Work instruction → Scan the lines below for the string "HNSC" and copy every one that has it.

Task input →
■ ■ ■ ■ ■
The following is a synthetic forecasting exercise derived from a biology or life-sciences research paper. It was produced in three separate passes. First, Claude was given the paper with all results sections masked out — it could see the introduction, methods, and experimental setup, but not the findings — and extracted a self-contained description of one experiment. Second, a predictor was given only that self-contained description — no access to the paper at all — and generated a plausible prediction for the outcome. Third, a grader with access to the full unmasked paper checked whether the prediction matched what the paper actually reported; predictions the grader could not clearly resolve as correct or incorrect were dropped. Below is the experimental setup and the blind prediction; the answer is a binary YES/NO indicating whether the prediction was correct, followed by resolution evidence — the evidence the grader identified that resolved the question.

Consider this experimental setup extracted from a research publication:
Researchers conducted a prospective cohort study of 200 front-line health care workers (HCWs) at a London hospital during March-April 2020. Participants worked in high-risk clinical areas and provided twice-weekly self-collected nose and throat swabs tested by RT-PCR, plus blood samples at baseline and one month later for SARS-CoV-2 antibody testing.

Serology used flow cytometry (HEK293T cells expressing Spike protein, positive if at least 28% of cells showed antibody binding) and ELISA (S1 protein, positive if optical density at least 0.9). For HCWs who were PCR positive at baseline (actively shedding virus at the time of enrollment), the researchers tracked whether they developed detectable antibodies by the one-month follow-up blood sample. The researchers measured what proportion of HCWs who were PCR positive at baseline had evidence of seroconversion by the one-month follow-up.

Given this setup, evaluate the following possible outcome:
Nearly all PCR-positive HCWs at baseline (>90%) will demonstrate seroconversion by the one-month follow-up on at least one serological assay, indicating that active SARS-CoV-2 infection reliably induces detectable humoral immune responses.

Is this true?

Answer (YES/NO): YES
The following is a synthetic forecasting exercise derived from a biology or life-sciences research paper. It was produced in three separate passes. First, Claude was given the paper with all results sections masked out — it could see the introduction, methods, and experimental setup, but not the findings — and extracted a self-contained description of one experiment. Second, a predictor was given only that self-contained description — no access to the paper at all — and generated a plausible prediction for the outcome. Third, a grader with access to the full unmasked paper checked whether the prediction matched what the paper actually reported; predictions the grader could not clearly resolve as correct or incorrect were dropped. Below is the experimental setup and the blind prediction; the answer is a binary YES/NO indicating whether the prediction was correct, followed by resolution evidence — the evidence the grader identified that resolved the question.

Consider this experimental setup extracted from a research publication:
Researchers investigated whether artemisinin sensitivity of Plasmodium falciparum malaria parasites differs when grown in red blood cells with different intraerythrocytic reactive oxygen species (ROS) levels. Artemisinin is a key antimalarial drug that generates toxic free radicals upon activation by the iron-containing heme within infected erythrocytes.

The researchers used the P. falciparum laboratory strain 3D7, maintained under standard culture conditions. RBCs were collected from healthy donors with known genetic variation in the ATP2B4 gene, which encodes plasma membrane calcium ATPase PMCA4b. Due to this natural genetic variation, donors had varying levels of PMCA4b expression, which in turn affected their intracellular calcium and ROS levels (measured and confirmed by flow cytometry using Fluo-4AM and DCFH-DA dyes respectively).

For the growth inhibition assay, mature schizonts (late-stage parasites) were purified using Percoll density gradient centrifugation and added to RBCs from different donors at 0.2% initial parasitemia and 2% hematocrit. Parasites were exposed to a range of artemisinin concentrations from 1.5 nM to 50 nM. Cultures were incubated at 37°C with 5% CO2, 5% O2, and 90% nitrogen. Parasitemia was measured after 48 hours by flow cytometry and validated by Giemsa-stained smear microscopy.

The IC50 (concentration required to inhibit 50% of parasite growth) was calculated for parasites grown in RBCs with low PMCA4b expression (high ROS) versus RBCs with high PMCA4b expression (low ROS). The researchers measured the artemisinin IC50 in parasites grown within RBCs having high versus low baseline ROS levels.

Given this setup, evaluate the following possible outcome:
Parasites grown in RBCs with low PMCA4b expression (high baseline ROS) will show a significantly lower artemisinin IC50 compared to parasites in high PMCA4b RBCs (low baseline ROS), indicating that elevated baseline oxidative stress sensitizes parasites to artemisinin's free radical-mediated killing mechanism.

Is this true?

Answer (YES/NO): NO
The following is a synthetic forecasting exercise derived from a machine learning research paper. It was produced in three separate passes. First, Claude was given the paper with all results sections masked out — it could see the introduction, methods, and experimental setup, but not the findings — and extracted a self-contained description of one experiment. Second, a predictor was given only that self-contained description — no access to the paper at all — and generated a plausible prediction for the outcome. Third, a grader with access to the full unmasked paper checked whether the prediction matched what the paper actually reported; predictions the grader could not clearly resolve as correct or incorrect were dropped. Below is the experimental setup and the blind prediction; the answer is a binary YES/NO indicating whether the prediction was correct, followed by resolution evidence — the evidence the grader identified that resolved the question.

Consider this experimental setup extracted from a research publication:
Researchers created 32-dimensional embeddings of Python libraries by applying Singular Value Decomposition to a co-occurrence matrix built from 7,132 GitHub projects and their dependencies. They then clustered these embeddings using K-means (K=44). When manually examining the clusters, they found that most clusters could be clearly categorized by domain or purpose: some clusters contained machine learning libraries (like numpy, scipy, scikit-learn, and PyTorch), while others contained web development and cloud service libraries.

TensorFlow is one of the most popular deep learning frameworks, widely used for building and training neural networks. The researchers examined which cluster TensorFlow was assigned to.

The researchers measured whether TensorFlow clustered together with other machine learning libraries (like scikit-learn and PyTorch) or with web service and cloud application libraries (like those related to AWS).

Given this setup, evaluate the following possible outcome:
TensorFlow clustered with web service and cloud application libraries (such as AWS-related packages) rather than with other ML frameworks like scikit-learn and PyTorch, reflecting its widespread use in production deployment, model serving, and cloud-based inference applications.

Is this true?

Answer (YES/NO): YES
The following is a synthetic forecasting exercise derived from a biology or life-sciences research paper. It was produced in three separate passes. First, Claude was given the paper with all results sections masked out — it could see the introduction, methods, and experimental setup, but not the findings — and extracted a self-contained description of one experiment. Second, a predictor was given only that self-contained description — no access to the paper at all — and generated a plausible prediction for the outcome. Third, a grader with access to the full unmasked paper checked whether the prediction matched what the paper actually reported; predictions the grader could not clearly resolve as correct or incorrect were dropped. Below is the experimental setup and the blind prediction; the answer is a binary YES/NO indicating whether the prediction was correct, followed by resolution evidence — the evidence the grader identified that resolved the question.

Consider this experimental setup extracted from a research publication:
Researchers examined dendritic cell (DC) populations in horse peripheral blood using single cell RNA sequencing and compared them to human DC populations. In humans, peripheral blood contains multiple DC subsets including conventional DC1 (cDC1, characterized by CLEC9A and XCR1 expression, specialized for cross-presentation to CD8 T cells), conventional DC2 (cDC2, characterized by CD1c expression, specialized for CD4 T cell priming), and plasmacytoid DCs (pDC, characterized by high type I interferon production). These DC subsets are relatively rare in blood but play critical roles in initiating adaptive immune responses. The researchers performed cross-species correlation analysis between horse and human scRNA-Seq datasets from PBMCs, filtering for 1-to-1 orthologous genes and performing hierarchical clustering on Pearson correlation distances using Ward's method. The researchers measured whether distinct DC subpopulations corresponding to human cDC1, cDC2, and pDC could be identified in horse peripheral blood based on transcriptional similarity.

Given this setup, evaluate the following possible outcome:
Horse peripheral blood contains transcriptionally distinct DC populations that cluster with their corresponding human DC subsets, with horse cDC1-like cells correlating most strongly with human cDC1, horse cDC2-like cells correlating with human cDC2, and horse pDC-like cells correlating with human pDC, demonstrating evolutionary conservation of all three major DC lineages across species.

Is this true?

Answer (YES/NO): YES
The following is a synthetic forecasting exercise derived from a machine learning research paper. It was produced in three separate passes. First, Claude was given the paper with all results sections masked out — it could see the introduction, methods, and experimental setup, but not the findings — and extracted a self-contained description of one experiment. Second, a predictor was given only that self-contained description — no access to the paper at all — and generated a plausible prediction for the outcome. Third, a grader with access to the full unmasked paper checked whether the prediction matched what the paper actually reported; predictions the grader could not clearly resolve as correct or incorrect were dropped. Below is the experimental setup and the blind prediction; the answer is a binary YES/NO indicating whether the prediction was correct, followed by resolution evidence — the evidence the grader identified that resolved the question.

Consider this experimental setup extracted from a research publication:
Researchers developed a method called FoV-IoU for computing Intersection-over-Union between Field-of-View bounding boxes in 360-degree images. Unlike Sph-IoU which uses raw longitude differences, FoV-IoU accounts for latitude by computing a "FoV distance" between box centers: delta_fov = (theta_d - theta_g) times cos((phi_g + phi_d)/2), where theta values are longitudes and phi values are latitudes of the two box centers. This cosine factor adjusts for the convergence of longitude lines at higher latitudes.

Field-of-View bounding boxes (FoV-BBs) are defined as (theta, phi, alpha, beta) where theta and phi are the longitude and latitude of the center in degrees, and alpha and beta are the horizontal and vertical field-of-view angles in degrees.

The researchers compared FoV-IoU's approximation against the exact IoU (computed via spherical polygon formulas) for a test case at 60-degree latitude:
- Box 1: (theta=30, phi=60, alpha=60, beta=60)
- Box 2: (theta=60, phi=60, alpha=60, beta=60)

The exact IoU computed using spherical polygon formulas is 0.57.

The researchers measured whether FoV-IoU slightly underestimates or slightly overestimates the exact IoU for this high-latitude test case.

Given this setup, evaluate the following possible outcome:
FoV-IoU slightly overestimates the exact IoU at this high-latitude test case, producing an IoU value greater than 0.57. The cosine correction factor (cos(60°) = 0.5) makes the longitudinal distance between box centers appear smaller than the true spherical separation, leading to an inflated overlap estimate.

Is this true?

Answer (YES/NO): YES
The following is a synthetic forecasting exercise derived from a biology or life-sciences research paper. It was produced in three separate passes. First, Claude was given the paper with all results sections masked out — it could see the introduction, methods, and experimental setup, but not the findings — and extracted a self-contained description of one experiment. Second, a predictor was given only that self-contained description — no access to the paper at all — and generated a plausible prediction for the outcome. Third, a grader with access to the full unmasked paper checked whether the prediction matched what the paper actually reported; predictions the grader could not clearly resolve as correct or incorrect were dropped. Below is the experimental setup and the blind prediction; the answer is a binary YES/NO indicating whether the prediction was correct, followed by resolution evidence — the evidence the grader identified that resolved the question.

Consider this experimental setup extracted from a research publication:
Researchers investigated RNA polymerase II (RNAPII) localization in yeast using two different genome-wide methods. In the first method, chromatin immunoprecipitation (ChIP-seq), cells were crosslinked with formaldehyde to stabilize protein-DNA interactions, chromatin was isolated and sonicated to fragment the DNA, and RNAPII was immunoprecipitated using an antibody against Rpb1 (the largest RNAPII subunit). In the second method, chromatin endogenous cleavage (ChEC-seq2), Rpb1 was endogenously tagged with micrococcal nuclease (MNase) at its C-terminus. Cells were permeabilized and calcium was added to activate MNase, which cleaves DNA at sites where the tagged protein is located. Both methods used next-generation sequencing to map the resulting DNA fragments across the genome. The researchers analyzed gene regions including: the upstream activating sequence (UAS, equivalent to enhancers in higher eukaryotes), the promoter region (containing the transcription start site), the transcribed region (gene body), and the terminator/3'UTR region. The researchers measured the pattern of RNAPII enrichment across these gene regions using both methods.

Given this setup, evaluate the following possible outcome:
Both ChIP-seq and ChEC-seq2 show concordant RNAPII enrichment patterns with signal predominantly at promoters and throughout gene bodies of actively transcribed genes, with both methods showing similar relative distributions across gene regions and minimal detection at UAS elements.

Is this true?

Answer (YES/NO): NO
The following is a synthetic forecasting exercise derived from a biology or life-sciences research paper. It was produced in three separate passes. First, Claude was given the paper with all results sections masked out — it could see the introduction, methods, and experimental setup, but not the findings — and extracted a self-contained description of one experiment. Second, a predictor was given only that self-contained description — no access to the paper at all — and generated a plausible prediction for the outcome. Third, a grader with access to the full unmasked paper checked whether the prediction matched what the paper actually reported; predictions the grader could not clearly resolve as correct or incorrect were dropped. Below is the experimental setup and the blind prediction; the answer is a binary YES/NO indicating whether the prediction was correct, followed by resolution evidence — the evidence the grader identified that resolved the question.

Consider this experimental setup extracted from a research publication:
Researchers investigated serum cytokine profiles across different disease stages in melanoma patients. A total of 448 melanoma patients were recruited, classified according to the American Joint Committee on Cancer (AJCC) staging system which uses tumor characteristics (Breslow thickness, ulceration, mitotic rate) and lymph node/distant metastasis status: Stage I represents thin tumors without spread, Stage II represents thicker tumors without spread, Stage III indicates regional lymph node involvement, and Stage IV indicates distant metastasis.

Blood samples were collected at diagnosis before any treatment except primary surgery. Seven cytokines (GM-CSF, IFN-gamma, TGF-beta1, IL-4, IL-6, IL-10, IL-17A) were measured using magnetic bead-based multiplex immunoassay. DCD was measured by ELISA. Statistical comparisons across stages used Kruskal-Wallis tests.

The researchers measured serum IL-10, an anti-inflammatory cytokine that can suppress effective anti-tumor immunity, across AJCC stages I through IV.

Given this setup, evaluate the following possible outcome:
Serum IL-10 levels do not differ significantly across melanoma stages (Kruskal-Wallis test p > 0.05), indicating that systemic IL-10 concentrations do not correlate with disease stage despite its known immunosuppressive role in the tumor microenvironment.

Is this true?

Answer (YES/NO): YES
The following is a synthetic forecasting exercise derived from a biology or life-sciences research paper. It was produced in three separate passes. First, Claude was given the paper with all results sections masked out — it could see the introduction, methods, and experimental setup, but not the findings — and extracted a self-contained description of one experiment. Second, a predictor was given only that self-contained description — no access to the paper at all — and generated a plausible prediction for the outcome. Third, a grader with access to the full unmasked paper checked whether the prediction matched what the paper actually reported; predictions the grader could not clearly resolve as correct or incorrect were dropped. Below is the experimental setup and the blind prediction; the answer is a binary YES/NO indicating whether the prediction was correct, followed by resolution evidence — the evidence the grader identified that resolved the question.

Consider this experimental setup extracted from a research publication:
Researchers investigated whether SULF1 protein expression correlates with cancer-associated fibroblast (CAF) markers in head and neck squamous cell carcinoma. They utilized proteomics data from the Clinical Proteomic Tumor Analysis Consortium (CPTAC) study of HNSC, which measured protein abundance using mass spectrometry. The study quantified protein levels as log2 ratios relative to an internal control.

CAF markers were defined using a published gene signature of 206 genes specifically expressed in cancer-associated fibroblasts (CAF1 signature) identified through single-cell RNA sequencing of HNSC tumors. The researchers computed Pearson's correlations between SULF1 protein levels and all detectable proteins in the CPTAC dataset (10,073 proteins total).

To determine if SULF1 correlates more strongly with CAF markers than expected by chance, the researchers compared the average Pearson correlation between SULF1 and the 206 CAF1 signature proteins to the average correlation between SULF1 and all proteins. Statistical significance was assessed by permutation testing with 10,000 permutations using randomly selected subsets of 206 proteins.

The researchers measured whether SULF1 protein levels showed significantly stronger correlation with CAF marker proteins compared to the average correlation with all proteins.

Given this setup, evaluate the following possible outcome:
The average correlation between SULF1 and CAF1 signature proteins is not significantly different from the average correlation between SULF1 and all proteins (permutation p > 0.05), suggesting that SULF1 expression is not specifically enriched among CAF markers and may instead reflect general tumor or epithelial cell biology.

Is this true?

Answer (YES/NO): NO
■ ■ ■ ■ ■
Reply to the exercise →
Researchers investigated whether SULF1 protein expression correlates with cancer-associated fibroblast (CAF) markers in head and neck squamous cell carcinoma. They utilized proteomics data from the Clinical Proteomic Tumor Analysis Consortium (CPTAC) study of HNSC, which measured protein abundance using mass spectrometry. The study quantified protein levels as log2 ratios relative to an internal control.
CAF markers were defined using a published gene signature of 206 genes specifically expressed in cancer-associated fibroblasts (CAF1 signature) identified through single-cell RNA sequencing of HNSC tumors. The researchers computed Pearson's correlations between SULF1 protein levels and all detectable proteins in the CPTAC dataset (10,073 proteins total).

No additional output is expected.